Top of Given passage
It is little wonder that the people of Iraq have turned against their so-called liberators. The people of Iraq were promised "democracy", "freedom", and "prosperity" by the US and British armies. Life would be better after Saddam they were told. Instead they face violence, murder, barbaric fundamentalism, and extreme poverty. The US has not achieved a single one of its aims in Iraq and are losing the battle for control of the country to the fundamentalists, itself a major condemnation of imperialism.
Baghdad - City of Death
The US has lost control of Baghdad. There is absolutely no law and order as the police join in with militias and death squads in murder and mayhem. The situation is so bad that in some areas of Baghdad, such as Sadr City, US soldiers had to weld down sewer covers to prevent bodies from being dumped. There are so many bodies being dumped around the city that it has become a real problem of waste management - and now most death squads aren't too concerned about concealing their grisly deeds, bodies are turning up in rubbish heaps, rivers, and simply on open streets for all to see. Nearly everyday mass graves, burials, and body dumps are discovered. Some 1,535 people died violently in August alone. The Guardian reported that "...what scares most are the impromptu checkpoints. They can be mounted by police, militias and jihadis, but they can all have the same result. Utter the wrong name, show the wrong number plate, or the wrong ID, and you can be quickly ushered away to face summary execution."
As violence spiralled out of control from July to October (and of course it still continues in November), Bush was forced to accept the comparison of the war in Iraq with the war in Vietnam. Specifically he accepted that it may be right to compare the recent upsurge in violence with the Tet Offensive of the Vietnam War. However, he refused to accept that the campaign in Iraq was a failure, and refused to change strategy despite the many calls to do so in the US.
Beyond that there are still problems with water and electricity supply. There are now food shortages in certain neighbourhoods in the capital. Shops are open for just a few hours a day. The Independent recently reported that "people have been living off watermelon and bread for the past few weeks." The Western media now admits that the education and health care systems are on the verge of total and complete collapse. Baghdad itself is largely controlled by the Mehdi Army of Muqtada al-Sadr.
Iraqi neighbourhoods that were once home to Sunni and Shia are now splitting along sectarian lines. It is now "lethally dangerous" for a Sunni to wander into a Shia neighbourhood and vice-versa. Entire communities are being driven out of their homes under threat of death. Patrick Cockburn reported to The Independent that the scale of the killing "is already as bad as Bosnia at the height of the conflict". There is genuine fear that sectarian violence could escalate into "slaughter on a massive scale." This in itself, again, is a condemnation of the war in Iraq. The US and British armies find themselves overseeing, and responsible for, a bloody conflict that is equal to the carnage of the criminal break-up of Yugoslavia - and the conflict in Iraq threatens to spiral out of control.
The US stands to lose complete control of Baghdad, the capital of Iraq. This would be a major defeat for the forces of imperialism. To lose the capital during the occupation could be seen as nothing other than a disaster for the US war effort. The government has plans to seal off Baghdad behind a ring of trenches and checkpoints, but are losing the race to Sunni militias. 5000 extra policemen are being called in to stop the death squads and attempt to restore order, but this will not be enough. The stage is being set for a major battle in Baghdad, but the question is, what will be the response of US and British imperialism?
Bottom of Given passage
According to the article on Iraq, which groups can mount the impromptu checkpoints? List each one.
Top of Given information
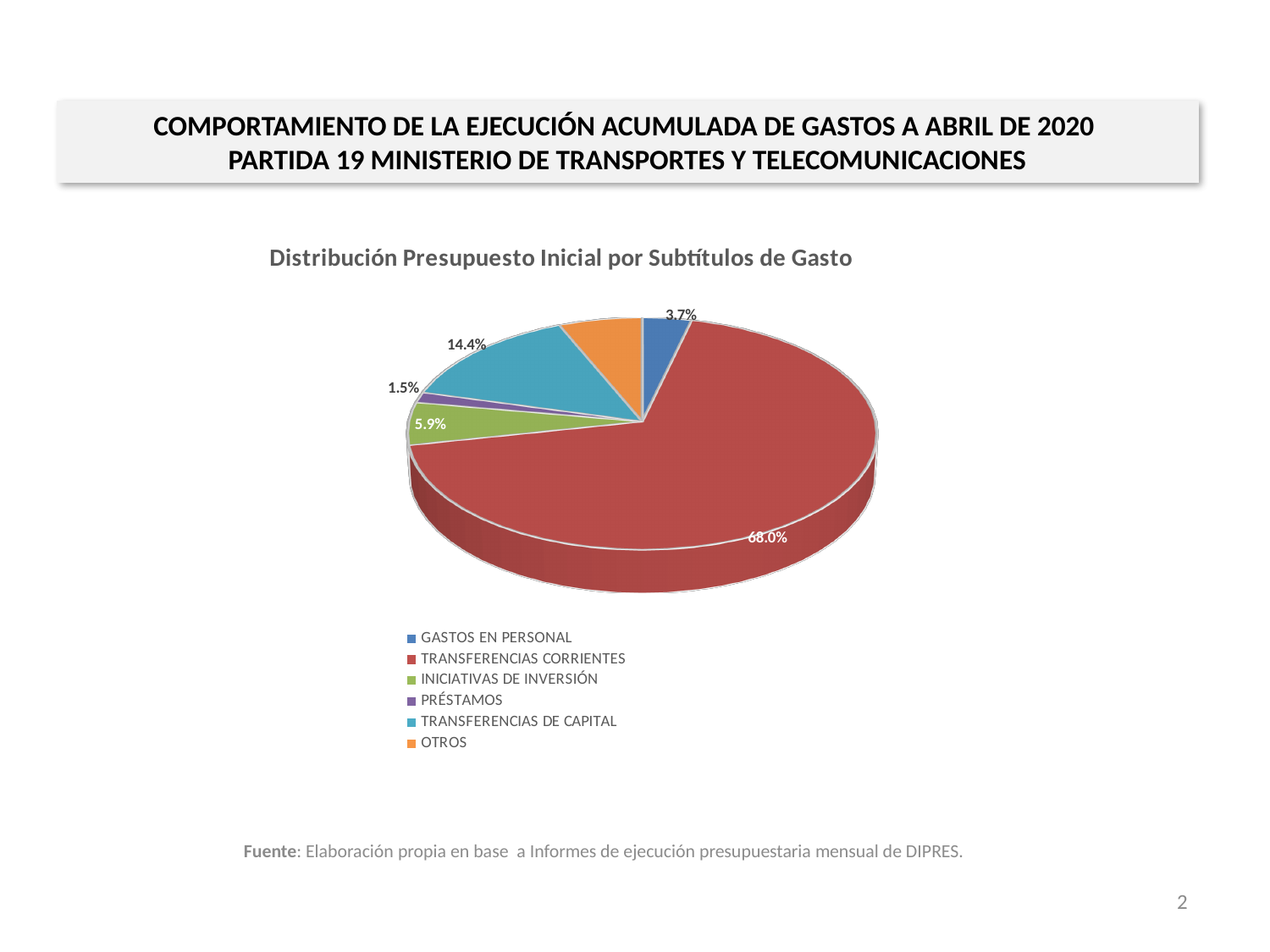
What is the value shown for TRANSFERENCIAS DE CAPITAL? 14.4% What is the title of the chart? Distribución Presupuesto Inicial por Subtítulos de Gasto What is the value shown for PRÉSTAMOS? 1.5% Which category has the largest slice of the pie? TRANSFERENCIAS CORRIENTES What share of the pie does TRANSFERENCIAS CORRIENTES represent? 68.0% What is the value shown for GASTOS EN PERSONAL? 3.7% Which category has the smallest slice of the pie? PRÉSTAMOS What kind of chart is shown on the slide? Pie chart What is the difference in percentage points between TRANSFERENCIAS DE CAPITAL and INICIATIVAS DE INVERSIÓN? 8.5 Which is larger, the slice for GASTOS EN PERSONAL or the slice for INICIATIVAS DE INVERSIÓN? INICIATIVAS DE INVERSIÓN How many categories does the legend of the pie chart list? 6 What is the value shown for INICIATIVAS DE INVERSIÓN? 5.9%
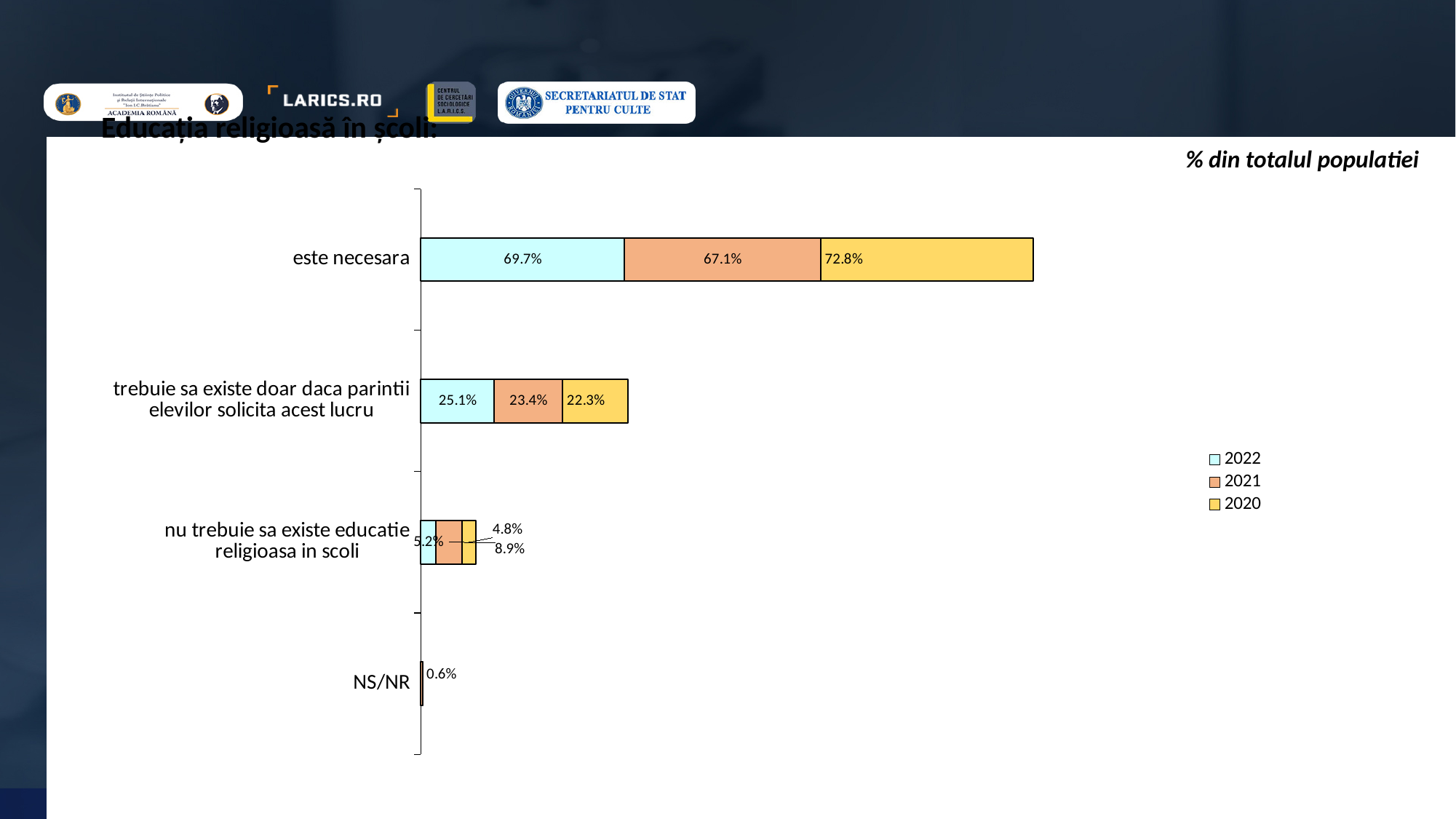
What is the 2022 value for "nu trebuie sa existe educatie religioasa in scoli"? 5.2% What is the 2021 value for "trebuie sa existe doar daca parintii elevilor solicita acest lucru"? 23.4% What are the entries listed in the chart legend? 2022, 2021, 2020 How many categories are shown on the vertical axis of the chart? 4 How many series does the legend list? 3 What is the 2022 value for "este necesara"? 69.7% What is the 2020 value for "este necesara"? 72.8% For "trebuie sa existe doar daca parintii elevilor solicita acest lucru", which is larger: the 2022 value or the 2020 value? 2022 What is the difference between the 2022 and 2021 values for "este necesara"? 2.6 percentage points What is the total of the stacked bar for "trebuie sa existe doar daca parintii elevilor solicita acest lucru"? 70.8% What kind of chart is shown on the slide? Stacked bar chart For "este necesara", which year has the highest value? 2020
Bottom of Given information
▶ [Output for this exercise] Police, militias, jihadis